Elbette dava açıldı, iddianame tamamlandı ve sanıklar kısa süre sonra hâkim karşısına çıkacak.
Aslında bu ülkede yangınlar durduk yere çıkmaz. Burada felaketler, yalnızca doğanın değil, insanların da eseridir. Ve her büyük felaketin arkasında uzun ve ihmalle örülmüş bir sabıkalar zinciri vardır.
O yangında 78 insan öldü.
Kimi yatağında, kimi koridorda, kimi hâlâ rüyasında. Kartalkaya’da bir otel… Grand Kartal. İsmi bile dev, korunaklı, gösterişli. Ama İçinde 78 canın çığlığı var şimdi. Külle kaplı duvarlarında yankılanan korku var. Gözle görünmeyen ama yutkununca boğazına oturan dumanı var.

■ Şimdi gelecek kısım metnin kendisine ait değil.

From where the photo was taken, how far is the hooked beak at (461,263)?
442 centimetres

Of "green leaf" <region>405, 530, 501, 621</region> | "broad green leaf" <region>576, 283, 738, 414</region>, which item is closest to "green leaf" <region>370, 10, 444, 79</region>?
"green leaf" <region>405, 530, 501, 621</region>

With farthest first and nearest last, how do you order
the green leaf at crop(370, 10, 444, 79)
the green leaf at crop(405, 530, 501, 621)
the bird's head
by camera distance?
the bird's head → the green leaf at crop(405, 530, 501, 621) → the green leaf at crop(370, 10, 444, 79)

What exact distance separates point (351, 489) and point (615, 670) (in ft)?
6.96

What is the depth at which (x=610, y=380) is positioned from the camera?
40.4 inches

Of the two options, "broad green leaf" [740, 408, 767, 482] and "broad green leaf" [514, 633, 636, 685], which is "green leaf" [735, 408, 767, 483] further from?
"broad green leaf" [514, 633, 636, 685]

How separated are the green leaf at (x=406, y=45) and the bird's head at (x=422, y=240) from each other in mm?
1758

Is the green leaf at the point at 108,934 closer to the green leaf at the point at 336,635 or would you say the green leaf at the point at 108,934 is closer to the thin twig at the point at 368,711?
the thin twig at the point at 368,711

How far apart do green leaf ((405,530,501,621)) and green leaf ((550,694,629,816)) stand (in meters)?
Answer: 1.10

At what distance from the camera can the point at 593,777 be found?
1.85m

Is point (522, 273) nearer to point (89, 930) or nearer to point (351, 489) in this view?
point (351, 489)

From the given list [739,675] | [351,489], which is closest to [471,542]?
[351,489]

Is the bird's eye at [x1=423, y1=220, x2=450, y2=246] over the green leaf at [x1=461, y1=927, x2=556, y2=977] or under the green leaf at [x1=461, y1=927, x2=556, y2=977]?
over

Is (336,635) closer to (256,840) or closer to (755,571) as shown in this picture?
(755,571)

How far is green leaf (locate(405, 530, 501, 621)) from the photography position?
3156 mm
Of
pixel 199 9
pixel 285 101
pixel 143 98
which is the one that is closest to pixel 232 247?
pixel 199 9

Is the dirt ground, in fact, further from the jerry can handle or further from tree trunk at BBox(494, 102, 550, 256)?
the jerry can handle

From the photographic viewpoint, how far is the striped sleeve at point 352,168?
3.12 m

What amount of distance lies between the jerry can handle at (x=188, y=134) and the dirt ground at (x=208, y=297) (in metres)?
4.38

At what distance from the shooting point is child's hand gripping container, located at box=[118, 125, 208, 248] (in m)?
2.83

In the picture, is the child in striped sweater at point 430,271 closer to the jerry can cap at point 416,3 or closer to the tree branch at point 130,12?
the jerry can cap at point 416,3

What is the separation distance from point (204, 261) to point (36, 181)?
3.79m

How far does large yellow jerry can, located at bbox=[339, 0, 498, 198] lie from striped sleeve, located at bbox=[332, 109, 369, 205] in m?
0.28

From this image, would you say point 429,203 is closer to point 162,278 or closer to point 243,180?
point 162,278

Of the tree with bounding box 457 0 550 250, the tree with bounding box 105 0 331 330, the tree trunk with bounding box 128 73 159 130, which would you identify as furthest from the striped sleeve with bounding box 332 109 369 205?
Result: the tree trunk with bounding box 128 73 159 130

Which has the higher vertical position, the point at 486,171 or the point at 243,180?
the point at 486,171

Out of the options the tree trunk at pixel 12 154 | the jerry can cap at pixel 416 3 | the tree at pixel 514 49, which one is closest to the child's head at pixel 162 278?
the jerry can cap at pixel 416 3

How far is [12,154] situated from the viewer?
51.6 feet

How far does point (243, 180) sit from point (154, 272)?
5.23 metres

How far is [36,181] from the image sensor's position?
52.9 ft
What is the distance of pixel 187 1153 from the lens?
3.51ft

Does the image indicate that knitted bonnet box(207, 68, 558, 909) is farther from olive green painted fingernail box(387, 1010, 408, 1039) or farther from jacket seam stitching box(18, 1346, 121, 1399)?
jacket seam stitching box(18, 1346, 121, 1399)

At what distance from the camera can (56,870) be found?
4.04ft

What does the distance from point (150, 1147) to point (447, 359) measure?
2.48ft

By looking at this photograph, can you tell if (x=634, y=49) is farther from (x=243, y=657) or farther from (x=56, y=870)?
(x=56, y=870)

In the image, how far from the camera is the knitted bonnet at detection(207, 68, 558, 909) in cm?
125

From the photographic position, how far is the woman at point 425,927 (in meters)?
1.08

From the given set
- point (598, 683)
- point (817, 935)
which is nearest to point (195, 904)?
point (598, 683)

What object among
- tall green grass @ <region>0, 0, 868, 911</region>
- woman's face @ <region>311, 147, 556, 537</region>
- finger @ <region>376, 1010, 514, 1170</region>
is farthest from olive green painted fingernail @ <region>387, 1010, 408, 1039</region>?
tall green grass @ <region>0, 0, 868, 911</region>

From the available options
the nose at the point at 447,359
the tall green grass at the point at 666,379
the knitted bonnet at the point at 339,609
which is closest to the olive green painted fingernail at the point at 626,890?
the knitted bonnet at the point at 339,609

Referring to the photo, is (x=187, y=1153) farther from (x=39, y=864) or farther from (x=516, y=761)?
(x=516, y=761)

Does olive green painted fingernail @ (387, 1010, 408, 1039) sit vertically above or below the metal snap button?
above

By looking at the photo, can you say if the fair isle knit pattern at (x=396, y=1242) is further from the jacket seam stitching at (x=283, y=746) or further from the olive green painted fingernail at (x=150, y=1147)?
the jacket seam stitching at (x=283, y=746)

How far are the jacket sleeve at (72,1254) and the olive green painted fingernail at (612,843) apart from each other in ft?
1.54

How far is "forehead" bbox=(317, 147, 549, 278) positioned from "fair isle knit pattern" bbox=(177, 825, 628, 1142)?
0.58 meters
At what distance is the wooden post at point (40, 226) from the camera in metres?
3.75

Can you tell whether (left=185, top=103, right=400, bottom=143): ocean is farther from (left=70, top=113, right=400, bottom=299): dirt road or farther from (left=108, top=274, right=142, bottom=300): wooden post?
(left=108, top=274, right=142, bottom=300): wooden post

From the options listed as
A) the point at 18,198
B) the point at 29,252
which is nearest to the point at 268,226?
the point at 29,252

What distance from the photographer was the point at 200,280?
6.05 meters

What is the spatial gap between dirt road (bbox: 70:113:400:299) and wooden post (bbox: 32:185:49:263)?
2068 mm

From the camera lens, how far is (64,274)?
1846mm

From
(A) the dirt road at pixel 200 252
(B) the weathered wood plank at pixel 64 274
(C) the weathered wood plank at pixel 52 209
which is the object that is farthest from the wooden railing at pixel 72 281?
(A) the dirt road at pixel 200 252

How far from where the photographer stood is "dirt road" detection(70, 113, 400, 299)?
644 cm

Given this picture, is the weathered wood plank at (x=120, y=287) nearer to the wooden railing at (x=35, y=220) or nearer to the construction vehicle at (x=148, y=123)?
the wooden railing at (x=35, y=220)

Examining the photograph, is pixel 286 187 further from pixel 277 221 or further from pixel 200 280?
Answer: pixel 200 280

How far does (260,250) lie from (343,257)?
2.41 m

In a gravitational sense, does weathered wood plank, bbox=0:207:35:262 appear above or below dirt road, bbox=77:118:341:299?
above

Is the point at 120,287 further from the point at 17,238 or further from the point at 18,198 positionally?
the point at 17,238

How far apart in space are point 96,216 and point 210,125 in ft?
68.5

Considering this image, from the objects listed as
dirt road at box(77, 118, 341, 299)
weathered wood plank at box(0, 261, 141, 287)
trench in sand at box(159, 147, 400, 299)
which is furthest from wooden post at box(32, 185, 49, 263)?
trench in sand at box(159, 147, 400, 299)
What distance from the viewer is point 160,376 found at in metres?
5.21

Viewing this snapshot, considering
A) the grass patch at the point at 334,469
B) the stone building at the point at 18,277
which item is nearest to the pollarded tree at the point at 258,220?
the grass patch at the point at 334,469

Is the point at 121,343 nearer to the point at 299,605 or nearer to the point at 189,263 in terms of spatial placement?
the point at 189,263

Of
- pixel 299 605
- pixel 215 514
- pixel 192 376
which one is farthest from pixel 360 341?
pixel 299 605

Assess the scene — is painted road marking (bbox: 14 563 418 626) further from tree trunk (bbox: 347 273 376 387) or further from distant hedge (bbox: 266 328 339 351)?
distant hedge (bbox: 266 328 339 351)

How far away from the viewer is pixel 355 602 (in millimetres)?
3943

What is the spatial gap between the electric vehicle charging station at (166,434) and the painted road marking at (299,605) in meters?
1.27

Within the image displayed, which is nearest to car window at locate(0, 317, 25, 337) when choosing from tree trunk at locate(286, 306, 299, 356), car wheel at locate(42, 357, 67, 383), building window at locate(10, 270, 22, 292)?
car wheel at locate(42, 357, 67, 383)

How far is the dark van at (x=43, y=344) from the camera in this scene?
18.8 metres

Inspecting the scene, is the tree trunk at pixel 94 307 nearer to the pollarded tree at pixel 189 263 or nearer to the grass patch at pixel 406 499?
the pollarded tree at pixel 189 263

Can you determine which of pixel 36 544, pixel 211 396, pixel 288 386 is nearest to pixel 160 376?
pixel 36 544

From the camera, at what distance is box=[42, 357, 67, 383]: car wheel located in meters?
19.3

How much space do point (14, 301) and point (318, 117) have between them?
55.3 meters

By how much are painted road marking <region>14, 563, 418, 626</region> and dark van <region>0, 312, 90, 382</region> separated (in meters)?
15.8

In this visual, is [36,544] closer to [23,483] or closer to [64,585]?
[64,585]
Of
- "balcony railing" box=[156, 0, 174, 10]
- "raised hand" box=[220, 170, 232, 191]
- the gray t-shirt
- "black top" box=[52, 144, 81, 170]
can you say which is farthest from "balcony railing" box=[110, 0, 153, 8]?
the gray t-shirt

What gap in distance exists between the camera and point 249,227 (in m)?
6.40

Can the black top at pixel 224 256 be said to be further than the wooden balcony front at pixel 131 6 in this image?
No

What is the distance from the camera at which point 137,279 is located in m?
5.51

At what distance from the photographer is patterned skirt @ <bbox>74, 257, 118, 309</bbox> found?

Sonra Türkiye var. Yine sessiz. Yine unutmak isteyen. Yine “kader” diyen.
Ama artık “kader” diyemeyiz. Çünkü kaderin olduğu yerde elektrik kabloları bu kadar paslı da olmayabilir. Kaderin olduğu yerde yangın tüpü duvarda değil elde de olabilir. Kaderin olduğu yerde çocukların boğazı dumanla dolmayabilir de. Bu kader değil. Bu bir ülkenin kendiyle yüzleşmemesi. Bu, kamu görevinin kâr uğruna terk edilmesi. Bu, bildiğimiz ama bilmemeyi umduğumuz kendi hikâyemiz.
Yangın Başlamadı, Denetim Yoktu
Bilirkişi raporu ve iddianameler teknik kelimelerle yazılmış resmî birer ağıttır. Anlatır: Mutfakta elektrikli bir ızgara. Arızalı termostat. Temizlenmemiş yağlar. Sigorta atması gerekirken atmayan bir sistem. LPG hortumu. Alev. Patlama. Duman. Zehirli gazlar. Yanıcı ahşap kaplamalar. Ve sonra: Ölüm.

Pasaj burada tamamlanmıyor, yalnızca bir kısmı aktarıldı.